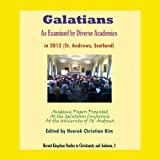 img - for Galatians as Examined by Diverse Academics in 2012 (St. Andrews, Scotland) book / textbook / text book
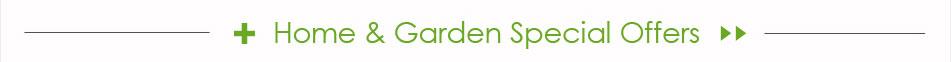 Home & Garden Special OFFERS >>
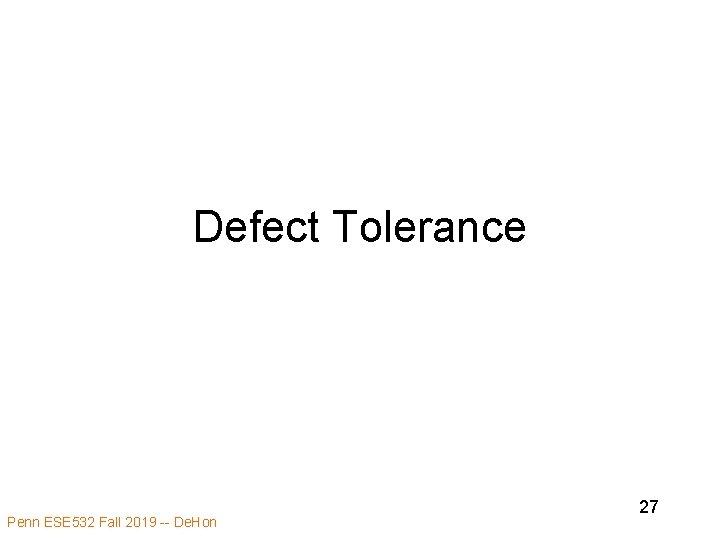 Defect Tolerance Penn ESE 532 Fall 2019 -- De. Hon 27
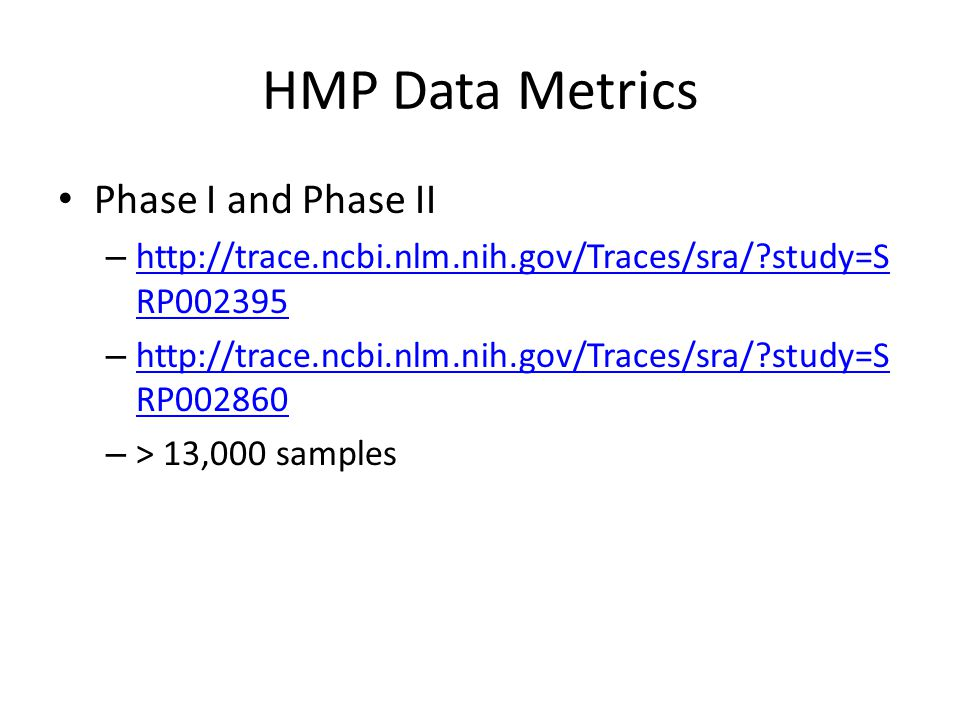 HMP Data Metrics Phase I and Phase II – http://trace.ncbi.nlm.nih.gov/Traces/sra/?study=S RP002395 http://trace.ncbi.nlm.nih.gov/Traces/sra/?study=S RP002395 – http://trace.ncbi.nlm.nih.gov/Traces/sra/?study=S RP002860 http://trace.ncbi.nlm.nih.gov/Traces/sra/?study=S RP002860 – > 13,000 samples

--

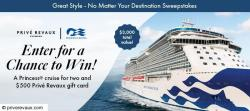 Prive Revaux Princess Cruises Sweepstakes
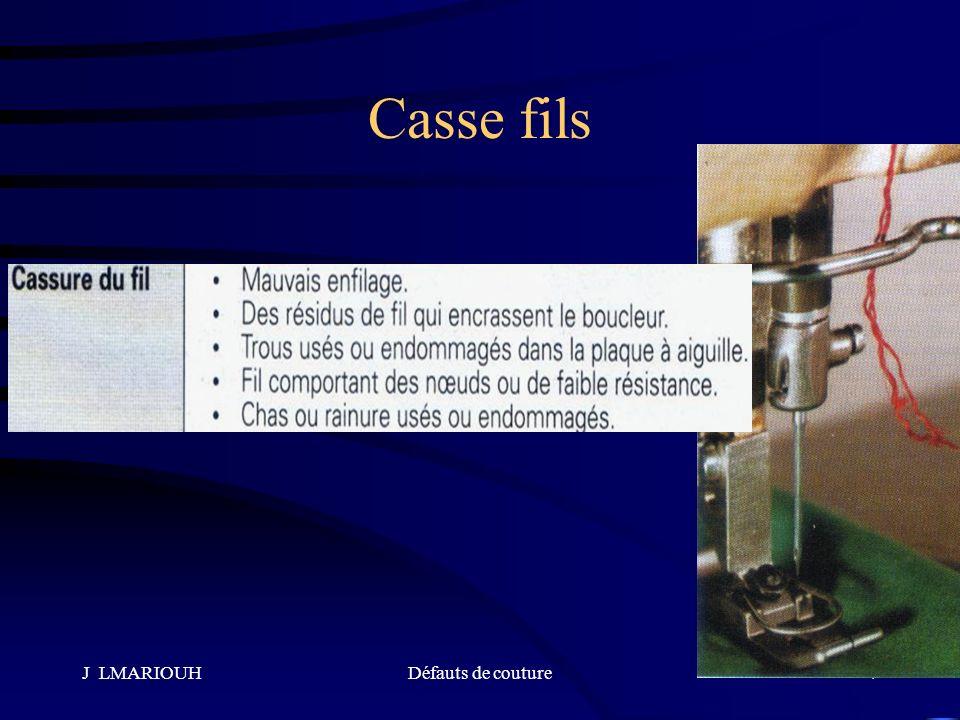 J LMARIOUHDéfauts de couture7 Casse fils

==

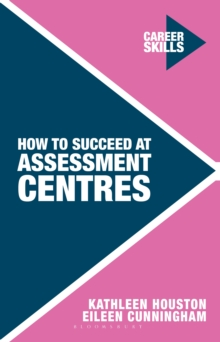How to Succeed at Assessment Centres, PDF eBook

WHAT THIS TASK INVOLVES =>
Starting at the line containing "img - for Galatians" and stopping at the line containing "HMP Data Metrics", output each line exactly as it appears above. Leave out the pictures.

EXERCISE RESULT =>
 img - for Galatians as Examined by Diverse Academics in 2012 (St. Andrews, Scotland) book / textbook / text book
 Home & Garden Special OFFERS >>
 Defect Tolerance Penn ESE 532 Fall 2019 -- De. Hon 27
 HMP Data Metrics Phase I and Phase II – http://trace.ncbi.nlm.nih.gov/Traces/sra/?study=S RP002395 http://trace.ncbi.nlm.nih.gov/Traces/sra/?study=S RP002395 – http://trace.ncbi.nlm.nih.gov/Traces/sra/?study=S RP002860 http://trace.ncbi.nlm.nih.gov/Traces/sra/?study=S RP002860 – > 13,000 samples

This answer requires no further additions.